The measures will be backdated to 31 January 2020, the date of the first confirmed coronavirus case in the UK, and will be in force for two years, which is in line with other coronavirus legislation. From the start of lockdown, the Law Society has been in discussions with the Ministry of Justice regarding the legal requirements for executing a will, including witnessing. Read our statement here.
Diversity and Inclusion
Will the new normal be a disability inclusive working environment?
In partnership with Legally Disabled, we have launched a survey to gather experiences of disabled people in the profession both during lockdown and post-lockdown.
We will use these insights to inform best practice for the future and to evidence aspects of remote working which could benefit disabled people working within the legal sector in the long term. The survey is open until Sunday 16 August and should take only 20-25 minutes to complete. Take the survey.

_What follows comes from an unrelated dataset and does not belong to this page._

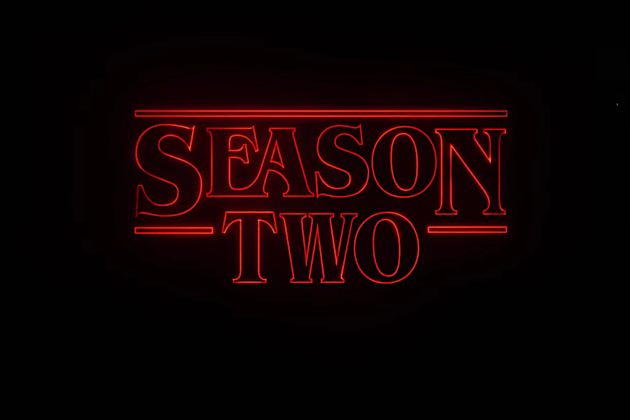 &#8216;Stranger Things&#8217; Season 2 Confirmed for 2017: Watch the Teaser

Update from our Brussels office
On 29 July, Helena Raulus, head of our Brussels office, chaired the BBUKOO plenary session with the director for UK-EU Political, Hermione Gough from UKMIS to discuss the result of the last negotiation round.
Our work internationally
Law Society vice president David Greene held a series of virtual bilateral meetings with Bar Associations in Malta, Hungary, France, Austria and Slovakia, to discuss common issues that face the legal profession during the Covid-19 crisis and other issues of interest.
On Tuesday, international policy adviser Alexandra Squires-McCarthy hosted part one of our three part webinar series as an online replacement for English law day in the Ukraine. The event had over 81 registrations and successfully targeted partners of firms in the UK and the Ukraine which aligns with the global legal centre digital campaign.
On Thursday, our director of strategic relations, Stephen Denyer, and international policy adviser, Catherine Brims, participated in a panel discussion run by the Anglo-Australasian Lawyers’ Society (UK chapter) on the Australia-UK free trade agreement and the Law Society’s role in the discussions involving legal services. His Excellency the Honourable Mr George Brandis QC, high commissioner of Australia to the United Kingdom, opened and closed the session, noting that legal services should be "a real deliverable in terms of this full trade agreement".